# What else can I do with my Canon 100mm Macro IS lens?



## omar (Jun 4, 2013)

I invested in a Canon 100mm macro IS lens to take pics of jewellery

But... I wanted to know... what else can I do with this lens?
I don't actually have any other need for it
Can it be used to take pics of portraits for example?
Or is that not practical since you;ll have to stand sooo0 far away (because being a macro, everything is magnified)?

Thanks


Omar


----------



## Drizzt321 (Jun 4, 2013)

Nope, the 100mm Macro is a great lens for portraits as well. Macro simply means it has the capability of reproducing near or better than 100% of subject size. Not that it can only be used in those circumstances (barring things like a microscope). So, you can use it just like any other 100mm lens, with the added bonus that you know it's got very good optics, pretty good IS, and pretty sharp across the entire frame and can be used at up to 1:1 macro photography. Oh, and it's a reasonably fast lens which can give you shallow DoF if you want.


----------



## omar (Jun 4, 2013)

Drizzt321 said:


> Nope, the 100mm Macro is a great lens for portraits as well. Macro simply means it has the capability of reproducing near or better than 100% of subject size. Not that it can only be used in those circumstances (barring things like a microscope). So, you can use it just like any other 100mm lens, with the added bonus that you know it's got very good optics, pretty good IS, and pretty sharp across the entire frame and can be used at up to 1:1 macro photography. Oh, and it's a reasonably fast lens which can give you shallow DoF if you want.


thanks 
quite happy to know i can use for portraits as well!


----------



## Drizzt321 (Jun 4, 2013)

omar said:


> Drizzt321 said:
> 
> 
> > Nope, the 100mm Macro is a great lens for portraits as well. Macro simply means it has the capability of reproducing near or better than 100% of subject size. Not that it can only be used in those circumstances (barring things like a microscope). So, you can use it just like any other 100mm lens, with the added bonus that you know it's got very good optics, pretty good IS, and pretty sharp across the entire frame and can be used at up to 1:1 macro photography. Oh, and it's a reasonably fast lens which can give you shallow DoF if you want.
> ...



And something simple like using a different subject, just go out and do it! Costs basically nothing to point your lens at a different subject, so next time just go try it, and if you like the results do it. If you don't, try something slightly different until you decide you either it doesn't work for you, or you get something you like.


----------



## omar (Jun 4, 2013)

# # # # #

The exercise:
Write out the passage of the forum thread on the Canon 100mm macro lens, starting at "And something simple" and ending at "something you like.".

[Items listed in a dataset]

# # # # #

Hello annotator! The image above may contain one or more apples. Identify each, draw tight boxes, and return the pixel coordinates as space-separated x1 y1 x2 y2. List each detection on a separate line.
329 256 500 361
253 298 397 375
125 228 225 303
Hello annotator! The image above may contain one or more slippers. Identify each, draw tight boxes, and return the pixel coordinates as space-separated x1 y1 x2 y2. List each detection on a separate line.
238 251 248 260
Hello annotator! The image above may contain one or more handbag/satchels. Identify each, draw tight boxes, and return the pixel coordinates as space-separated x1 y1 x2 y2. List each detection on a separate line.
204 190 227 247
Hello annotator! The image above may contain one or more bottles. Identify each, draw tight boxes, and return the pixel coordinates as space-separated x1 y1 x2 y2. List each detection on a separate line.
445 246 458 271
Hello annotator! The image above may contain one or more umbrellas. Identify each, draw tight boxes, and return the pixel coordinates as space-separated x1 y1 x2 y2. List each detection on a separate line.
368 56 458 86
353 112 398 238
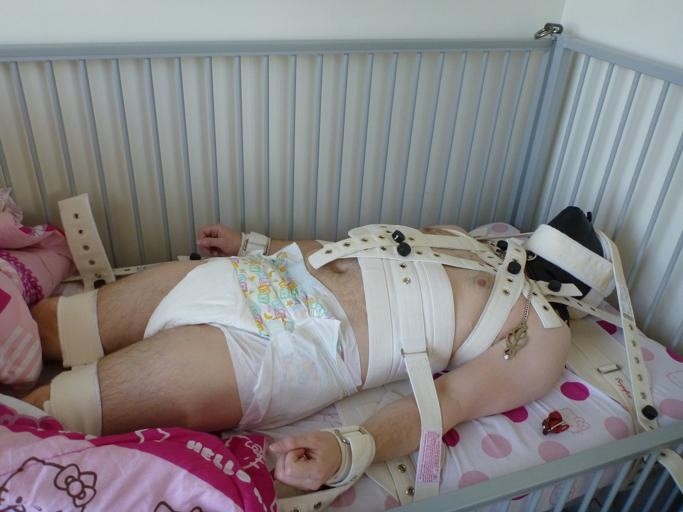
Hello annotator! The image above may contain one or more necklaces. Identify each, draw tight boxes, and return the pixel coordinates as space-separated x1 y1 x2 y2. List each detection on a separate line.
505 285 533 359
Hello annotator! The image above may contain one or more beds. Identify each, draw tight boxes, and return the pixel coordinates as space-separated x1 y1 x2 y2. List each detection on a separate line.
0 27 682 512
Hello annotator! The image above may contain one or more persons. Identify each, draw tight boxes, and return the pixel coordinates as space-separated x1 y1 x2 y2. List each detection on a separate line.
20 206 616 493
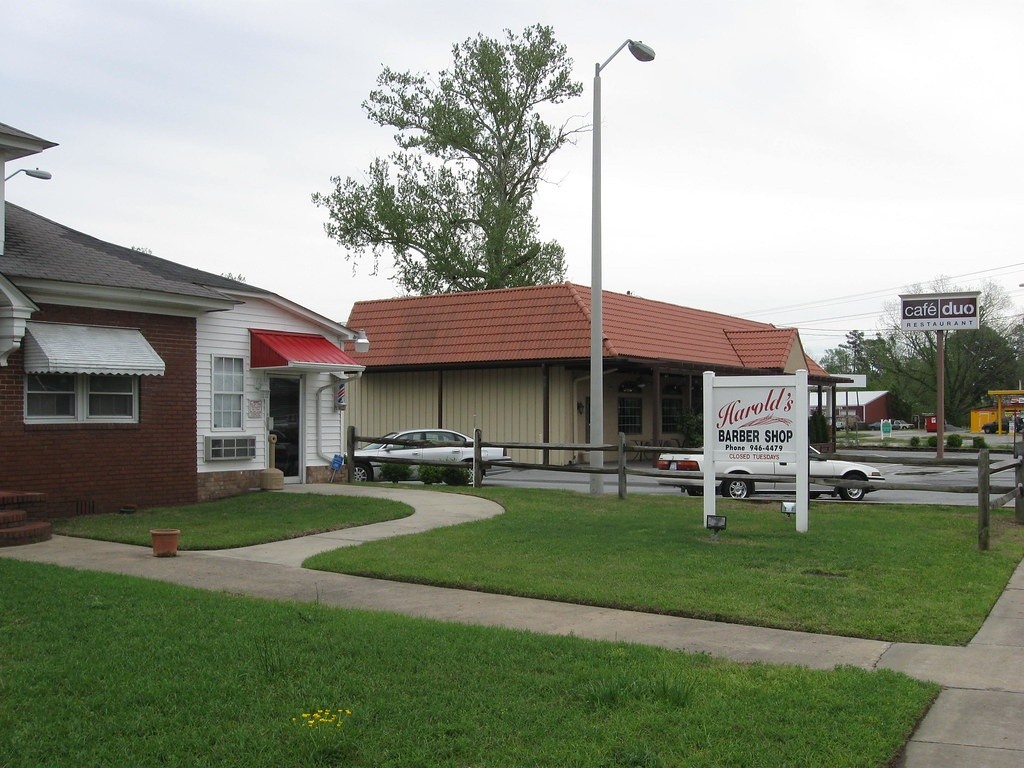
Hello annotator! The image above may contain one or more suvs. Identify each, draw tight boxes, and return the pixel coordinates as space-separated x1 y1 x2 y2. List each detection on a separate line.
981 417 1024 434
836 422 846 431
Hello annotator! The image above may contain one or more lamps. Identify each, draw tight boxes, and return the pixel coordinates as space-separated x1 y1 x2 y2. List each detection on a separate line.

# # # # #

Exercise result:
And something simple like using a different subject, just go out and do it! Costs basically nothing to point your lens at a different subject, so next time just go try it, and if you like the results do it. If you don't, try something slightly different until you decide you either it doesn't work for you, or you get something you like.